SELECTION:
Reseller will be notified within forty-eight (48) hours if COMPANY, using reasonable efforts, is unable to fulfill an order within ten (10) Working Days of receipt of a purchase order.

Shipments will be deemed to comply with quantity and type ordered unless the Reseller notifies COMPANY of any error or omission with five (5) Working Days of receipt.

5.4 Payments

Credit will be established by COMPANY and will be determined upon standard review. COMPANY, in its sole discretion, may raise or lower the Reseller’s credit limit from time to time. Terms of payment are net thirty (30) days upon shipment of Products from Company’s U.S. warehouse or the customs point of U.S. entry if ordered from the UK warehouse. After thirty (30) days interest will accrue on unpaid balances at a rate of 1.5% simple interest per month. All statements of balances owing from Reseller to COMPANY shall be deemed to be accepted by Reseller unless objected to in writing within thirty (30) days after the date of such statement.

RAW DATA:

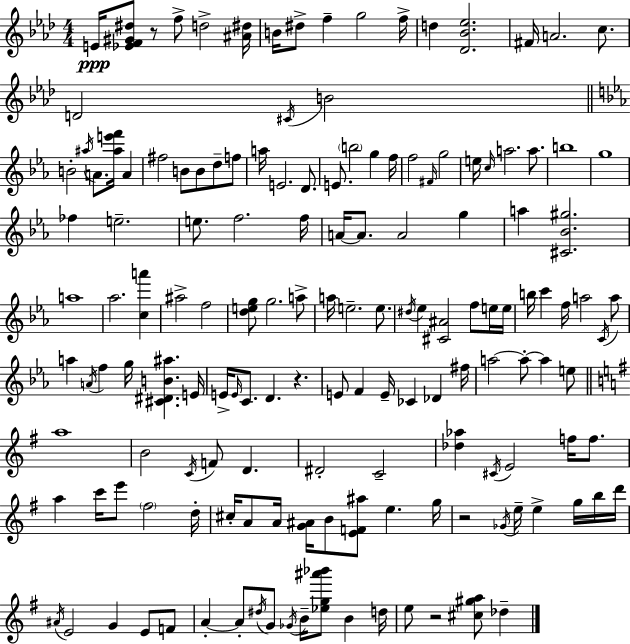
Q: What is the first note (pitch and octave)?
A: E4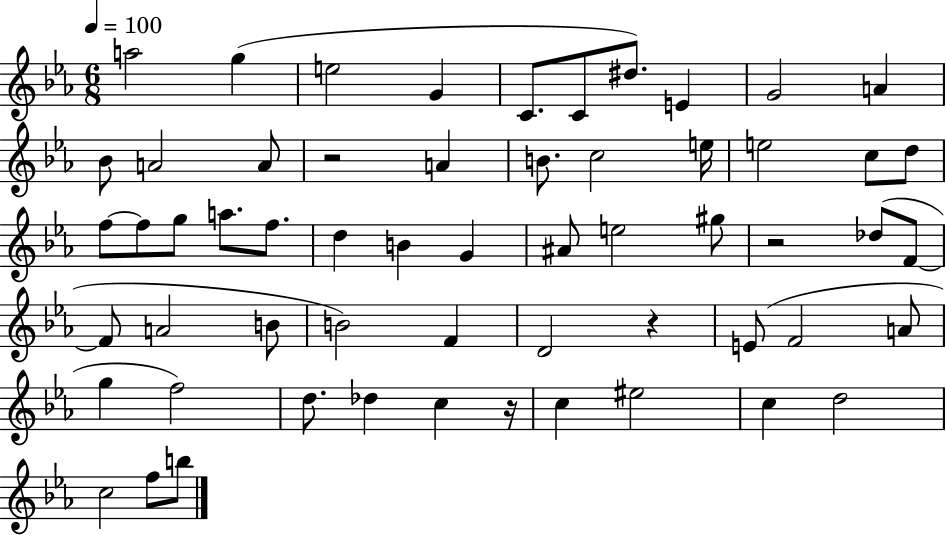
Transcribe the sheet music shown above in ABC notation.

X:1
T:Untitled
M:6/8
L:1/4
K:Eb
a2 g e2 G C/2 C/2 ^d/2 E G2 A _B/2 A2 A/2 z2 A B/2 c2 e/4 e2 c/2 d/2 f/2 f/2 g/2 a/2 f/2 d B G ^A/2 e2 ^g/2 z2 _d/2 F/2 F/2 A2 B/2 B2 F D2 z E/2 F2 A/2 g f2 d/2 _d c z/4 c ^e2 c d2 c2 f/2 b/2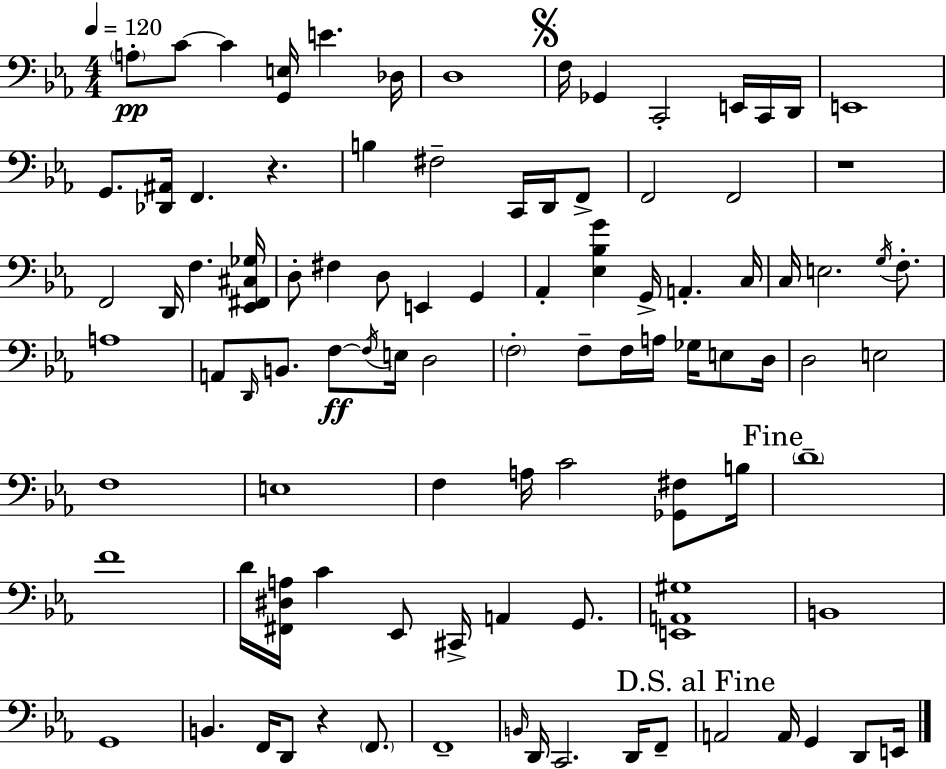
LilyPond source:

{
  \clef bass
  \numericTimeSignature
  \time 4/4
  \key ees \major
  \tempo 4 = 120
  \parenthesize a8-.\pp c'8~~ c'4 <g, e>16 e'4. des16 | d1 | \mark \markup { \musicglyph "scripts.segno" } f16 ges,4 c,2-. e,16 c,16 d,16 | e,1 | \break g,8. <des, ais,>16 f,4. r4. | b4 fis2-- c,16 d,16 f,8-> | f,2 f,2 | r1 | \break f,2 d,16 f4. <ees, fis, cis ges>16 | d8-. fis4 d8 e,4 g,4 | aes,4-. <ees bes g'>4 g,16-> a,4.-. c16 | c16 e2. \acciaccatura { g16 } f8.-. | \break a1 | a,8 \grace { d,16 } b,8. f8~~\ff \acciaccatura { f16 } e16 d2 | \parenthesize f2-. f8-- f16 a16 ges16 | e8 d16 d2 e2 | \break f1 | e1 | f4 a16 c'2 | <ges, fis>8 b16 \mark "Fine" \parenthesize d'1-- | \break f'1 | d'16 <fis, dis a>16 c'4 ees,8 cis,16-> a,4 | g,8. <e, a, gis>1 | b,1 | \break g,1 | b,4. f,16 d,8 r4 | \parenthesize f,8. f,1-- | \grace { b,16 } d,16 c,2. | \break d,16 f,8-- \mark "D.S. al Fine" a,2 a,16 g,4 | d,8 e,16 \bar "|."
}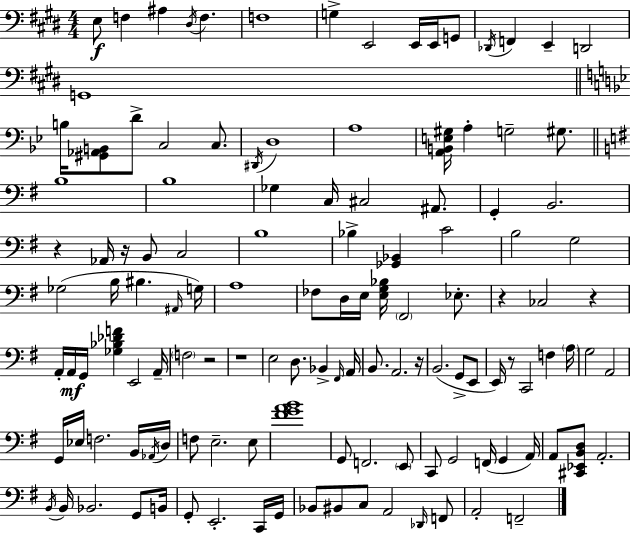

LIST OF TASKS:
**a)** Please set down the reseller terms word for word from "Shipments will be" up to and including "of such statement.".
**b)** Render this sentence from the reseller terms in Spanish: "COMPANY, in its sole discretion, may raise or lower the Reseller’s credit limit from time to time."

COMPLETE ANSWERS:
**a)**
Shipments will be deemed to comply with quantity and type ordered unless the Reseller notifies COMPANY of any error or omission with five (5) Working Days of receipt.

5.4 Payments

Credit will be established by COMPANY and will be determined upon standard review. COMPANY, in its sole discretion, may raise or lower the Reseller’s credit limit from time to time. Terms of payment are net thirty (30) days upon shipment of Products from Company’s U.S. warehouse or the customs point of U.S. entry if ordered from the UK warehouse. After thirty (30) days interest will accrue on unpaid balances at a rate of 1.5% simple interest per month. All statements of balances owing from Reseller to COMPANY shall be deemed to be accepted by Reseller unless objected to in writing within thirty (30) days after the date of such statement.

**b)** COMPANY, a su exclusiva discreción, podrá aumentar o reducir de vez en cuando el límite de crédito del Revendedor.